Zu den österreichischen Reformen zur Erleichterung der Einbürgerung Betroffener und Nachfahren der NS-Verfolgung erklären Dr. Konstantin von Notz, stellvertretender Fraktionsvorsitzender und Filiz Polat, Obfrau im Innenausschuss:

„Während Österreich mit gutem Beispiel voran geht und das Parlament die gesetzliche Wiedergutmachung verabschiedet hat, lehnt die Bundesregierung eine solche gesetzliche Regelung auch weiterhin ab. Es  bleibt für uns vollkommen unverständlich, dass sich ausgerechnet die Bundesregierung hier einer gesetzlichen Wiedergutmachung im Staatsangehörigkeitsrecht verweigert. Es scheint, als hätte ihr Festhalten am Erlassweg nur den Zweck, am sogenannten „Generationenschnitt“ festhalten zu können.

Um das Wiedergutmachungsinteresse von NS-Unrecht angemessen umzusetzen, muss ein umfassender und rechtssicherer Anspruch auf die deutsche Staatsbürgerschaft gewährleistet sein.

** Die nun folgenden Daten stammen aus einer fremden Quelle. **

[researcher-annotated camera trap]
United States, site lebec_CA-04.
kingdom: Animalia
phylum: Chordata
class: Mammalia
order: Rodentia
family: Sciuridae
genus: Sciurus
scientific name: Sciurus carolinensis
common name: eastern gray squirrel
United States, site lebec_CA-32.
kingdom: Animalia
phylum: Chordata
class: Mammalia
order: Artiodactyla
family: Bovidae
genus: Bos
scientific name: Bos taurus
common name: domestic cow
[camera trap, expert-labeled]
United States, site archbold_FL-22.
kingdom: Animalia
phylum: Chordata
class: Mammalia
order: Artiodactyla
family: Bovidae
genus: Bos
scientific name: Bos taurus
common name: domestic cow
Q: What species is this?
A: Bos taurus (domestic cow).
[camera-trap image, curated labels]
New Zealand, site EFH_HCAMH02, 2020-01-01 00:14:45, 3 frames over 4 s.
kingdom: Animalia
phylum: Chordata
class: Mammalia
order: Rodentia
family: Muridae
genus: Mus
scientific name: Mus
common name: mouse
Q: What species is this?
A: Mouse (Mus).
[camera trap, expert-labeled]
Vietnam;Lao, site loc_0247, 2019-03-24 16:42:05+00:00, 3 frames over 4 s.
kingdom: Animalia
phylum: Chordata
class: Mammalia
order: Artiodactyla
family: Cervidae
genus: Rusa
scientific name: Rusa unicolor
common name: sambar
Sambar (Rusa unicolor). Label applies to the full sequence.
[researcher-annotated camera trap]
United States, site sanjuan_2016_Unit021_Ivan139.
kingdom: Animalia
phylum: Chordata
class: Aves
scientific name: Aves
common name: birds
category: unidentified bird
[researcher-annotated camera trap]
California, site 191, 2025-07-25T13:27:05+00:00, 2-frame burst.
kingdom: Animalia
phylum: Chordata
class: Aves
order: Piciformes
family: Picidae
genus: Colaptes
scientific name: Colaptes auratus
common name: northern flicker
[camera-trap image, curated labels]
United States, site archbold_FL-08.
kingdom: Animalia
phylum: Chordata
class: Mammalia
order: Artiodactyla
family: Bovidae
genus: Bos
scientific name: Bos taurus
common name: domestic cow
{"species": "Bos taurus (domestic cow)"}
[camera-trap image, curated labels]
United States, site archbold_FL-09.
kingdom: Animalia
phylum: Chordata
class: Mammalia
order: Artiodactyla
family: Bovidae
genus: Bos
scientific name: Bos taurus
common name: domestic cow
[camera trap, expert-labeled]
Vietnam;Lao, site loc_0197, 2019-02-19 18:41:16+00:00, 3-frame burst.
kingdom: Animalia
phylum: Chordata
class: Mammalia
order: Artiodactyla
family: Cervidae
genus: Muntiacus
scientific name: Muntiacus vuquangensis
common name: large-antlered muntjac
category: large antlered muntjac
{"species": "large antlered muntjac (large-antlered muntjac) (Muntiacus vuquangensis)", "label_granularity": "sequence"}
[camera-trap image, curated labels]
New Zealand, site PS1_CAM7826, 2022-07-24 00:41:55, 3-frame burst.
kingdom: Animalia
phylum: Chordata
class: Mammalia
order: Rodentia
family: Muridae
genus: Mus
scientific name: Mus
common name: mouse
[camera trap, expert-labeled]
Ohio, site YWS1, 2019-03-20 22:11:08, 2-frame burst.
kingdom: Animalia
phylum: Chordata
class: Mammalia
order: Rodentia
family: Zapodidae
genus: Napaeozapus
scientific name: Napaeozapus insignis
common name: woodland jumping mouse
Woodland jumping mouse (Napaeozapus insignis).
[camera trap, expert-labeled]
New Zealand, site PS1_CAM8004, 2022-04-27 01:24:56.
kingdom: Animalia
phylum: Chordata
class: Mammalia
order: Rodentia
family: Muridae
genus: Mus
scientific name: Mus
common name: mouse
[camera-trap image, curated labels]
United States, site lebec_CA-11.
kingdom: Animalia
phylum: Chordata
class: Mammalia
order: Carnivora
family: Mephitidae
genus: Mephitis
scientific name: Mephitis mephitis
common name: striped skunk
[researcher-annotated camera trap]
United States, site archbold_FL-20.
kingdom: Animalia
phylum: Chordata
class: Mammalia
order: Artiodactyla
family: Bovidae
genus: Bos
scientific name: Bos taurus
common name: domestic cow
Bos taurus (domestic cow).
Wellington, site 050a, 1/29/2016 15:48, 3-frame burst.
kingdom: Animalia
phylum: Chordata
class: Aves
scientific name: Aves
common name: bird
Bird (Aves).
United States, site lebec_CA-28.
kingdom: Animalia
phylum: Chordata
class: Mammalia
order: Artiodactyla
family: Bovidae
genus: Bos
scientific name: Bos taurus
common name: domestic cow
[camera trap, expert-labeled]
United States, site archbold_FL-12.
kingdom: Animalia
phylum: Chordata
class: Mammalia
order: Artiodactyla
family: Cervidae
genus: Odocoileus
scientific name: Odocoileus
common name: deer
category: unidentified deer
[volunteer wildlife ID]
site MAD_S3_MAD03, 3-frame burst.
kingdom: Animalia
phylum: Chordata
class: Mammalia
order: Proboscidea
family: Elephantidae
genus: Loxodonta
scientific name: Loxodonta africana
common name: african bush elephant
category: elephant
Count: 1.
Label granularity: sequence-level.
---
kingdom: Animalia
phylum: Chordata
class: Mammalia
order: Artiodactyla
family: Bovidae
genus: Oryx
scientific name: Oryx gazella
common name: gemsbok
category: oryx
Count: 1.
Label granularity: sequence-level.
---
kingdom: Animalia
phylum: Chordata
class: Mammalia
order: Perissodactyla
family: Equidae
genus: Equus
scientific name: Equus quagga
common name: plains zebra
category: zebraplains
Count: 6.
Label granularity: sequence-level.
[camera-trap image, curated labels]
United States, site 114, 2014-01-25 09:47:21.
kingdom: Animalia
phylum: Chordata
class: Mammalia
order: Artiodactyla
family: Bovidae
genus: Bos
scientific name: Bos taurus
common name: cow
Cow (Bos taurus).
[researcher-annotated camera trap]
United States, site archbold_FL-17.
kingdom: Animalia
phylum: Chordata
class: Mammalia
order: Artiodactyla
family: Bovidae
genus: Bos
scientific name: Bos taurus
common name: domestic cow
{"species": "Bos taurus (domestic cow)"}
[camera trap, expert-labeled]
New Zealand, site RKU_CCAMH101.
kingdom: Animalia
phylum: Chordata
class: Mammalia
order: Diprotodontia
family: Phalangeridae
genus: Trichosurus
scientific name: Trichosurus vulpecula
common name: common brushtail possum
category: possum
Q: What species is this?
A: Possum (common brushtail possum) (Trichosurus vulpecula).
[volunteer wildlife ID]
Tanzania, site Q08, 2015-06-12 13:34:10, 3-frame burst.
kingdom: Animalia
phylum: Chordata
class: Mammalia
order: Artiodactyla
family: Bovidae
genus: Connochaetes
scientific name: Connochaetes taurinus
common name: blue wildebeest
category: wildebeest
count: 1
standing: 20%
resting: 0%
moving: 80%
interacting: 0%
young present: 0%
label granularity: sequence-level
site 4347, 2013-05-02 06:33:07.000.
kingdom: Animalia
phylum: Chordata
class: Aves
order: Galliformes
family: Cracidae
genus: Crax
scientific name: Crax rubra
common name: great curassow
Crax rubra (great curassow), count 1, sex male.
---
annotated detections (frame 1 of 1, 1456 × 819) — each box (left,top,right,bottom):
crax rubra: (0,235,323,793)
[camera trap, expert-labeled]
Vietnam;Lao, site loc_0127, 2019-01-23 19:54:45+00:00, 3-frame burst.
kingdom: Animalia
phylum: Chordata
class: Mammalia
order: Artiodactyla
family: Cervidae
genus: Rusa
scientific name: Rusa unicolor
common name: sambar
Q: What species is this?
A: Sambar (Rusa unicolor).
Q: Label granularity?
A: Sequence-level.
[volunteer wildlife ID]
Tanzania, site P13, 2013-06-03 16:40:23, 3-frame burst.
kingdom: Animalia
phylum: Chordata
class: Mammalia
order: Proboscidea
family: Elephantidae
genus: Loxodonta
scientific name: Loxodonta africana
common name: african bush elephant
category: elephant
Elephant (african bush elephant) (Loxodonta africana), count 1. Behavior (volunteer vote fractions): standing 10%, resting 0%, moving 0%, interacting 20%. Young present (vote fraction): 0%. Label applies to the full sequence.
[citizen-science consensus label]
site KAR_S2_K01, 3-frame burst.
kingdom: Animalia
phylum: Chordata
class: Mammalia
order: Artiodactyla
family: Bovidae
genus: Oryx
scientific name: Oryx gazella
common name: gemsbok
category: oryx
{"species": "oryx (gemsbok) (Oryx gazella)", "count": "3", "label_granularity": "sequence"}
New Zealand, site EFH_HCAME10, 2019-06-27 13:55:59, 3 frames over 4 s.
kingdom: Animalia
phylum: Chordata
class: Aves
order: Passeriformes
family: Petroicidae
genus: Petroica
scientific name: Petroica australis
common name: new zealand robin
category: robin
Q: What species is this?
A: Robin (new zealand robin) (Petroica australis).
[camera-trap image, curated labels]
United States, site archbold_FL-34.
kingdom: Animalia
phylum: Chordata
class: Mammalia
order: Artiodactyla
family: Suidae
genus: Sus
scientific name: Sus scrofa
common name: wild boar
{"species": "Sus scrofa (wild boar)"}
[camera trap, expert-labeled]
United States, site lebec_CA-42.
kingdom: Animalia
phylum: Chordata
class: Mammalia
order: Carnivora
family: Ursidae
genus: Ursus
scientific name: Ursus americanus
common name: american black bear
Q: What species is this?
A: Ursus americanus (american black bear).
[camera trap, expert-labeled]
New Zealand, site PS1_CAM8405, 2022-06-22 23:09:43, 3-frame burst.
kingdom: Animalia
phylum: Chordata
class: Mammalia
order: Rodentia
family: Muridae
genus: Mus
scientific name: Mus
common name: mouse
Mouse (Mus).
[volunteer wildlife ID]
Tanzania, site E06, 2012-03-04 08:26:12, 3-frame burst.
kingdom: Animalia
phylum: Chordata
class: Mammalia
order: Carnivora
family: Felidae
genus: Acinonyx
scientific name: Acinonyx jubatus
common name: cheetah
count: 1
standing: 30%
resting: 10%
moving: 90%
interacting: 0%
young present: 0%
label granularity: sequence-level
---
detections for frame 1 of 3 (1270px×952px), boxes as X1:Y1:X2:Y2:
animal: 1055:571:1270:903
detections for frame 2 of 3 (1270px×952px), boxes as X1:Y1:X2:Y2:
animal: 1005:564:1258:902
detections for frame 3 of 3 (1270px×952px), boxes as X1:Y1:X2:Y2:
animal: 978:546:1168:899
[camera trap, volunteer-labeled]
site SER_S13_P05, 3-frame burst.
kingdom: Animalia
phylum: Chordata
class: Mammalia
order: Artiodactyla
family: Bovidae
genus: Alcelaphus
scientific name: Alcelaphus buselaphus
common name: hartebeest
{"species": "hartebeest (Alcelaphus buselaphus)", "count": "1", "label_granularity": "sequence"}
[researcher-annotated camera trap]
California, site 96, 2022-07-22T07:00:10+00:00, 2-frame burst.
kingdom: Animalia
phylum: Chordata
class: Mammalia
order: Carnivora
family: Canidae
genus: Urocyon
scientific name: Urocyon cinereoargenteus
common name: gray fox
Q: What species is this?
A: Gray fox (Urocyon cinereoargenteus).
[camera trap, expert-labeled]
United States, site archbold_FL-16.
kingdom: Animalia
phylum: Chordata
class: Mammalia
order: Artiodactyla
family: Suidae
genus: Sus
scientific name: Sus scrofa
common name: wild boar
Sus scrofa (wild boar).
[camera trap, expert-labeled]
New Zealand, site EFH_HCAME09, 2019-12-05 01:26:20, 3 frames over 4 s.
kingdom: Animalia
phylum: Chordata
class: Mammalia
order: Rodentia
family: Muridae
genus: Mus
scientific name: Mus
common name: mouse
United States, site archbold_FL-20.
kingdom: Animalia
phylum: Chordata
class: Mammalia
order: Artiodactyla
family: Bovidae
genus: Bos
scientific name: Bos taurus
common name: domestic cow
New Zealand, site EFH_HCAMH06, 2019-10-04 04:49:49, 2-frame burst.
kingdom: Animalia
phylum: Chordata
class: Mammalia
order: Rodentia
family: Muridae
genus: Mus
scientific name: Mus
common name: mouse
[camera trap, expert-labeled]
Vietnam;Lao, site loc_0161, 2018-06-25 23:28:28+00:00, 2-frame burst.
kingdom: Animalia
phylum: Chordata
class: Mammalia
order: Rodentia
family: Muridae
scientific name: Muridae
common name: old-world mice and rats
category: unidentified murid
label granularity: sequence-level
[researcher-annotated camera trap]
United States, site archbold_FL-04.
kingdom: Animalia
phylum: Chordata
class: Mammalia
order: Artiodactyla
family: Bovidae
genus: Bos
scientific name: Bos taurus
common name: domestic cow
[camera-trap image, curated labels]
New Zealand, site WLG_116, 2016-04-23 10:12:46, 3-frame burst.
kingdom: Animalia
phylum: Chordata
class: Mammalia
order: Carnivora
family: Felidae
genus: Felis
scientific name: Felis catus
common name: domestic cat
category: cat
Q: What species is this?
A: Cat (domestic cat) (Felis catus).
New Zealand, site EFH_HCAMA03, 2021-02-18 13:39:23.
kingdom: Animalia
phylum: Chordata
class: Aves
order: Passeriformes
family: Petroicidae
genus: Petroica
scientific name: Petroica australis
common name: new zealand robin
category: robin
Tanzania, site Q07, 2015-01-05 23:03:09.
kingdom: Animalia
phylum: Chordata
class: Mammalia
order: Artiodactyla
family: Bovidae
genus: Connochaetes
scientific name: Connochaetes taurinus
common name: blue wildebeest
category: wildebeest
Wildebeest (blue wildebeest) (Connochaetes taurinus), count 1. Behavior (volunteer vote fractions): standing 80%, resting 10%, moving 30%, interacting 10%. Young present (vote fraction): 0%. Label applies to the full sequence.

Wenn Nachkommen von während der NS-Diktatur Verfolgten und zur Emigration Gezwungenen heute wieder deutsche Staatsangehörige werden wollen, dürfen sie nicht zu Bittstellern gemacht werden. Es geht hier nicht um einen Gnadenakt, sondern schlicht und einfach um unsere historische Verantwortung, der sich auch und gerade die deutsche Bundesregierung stellen muss."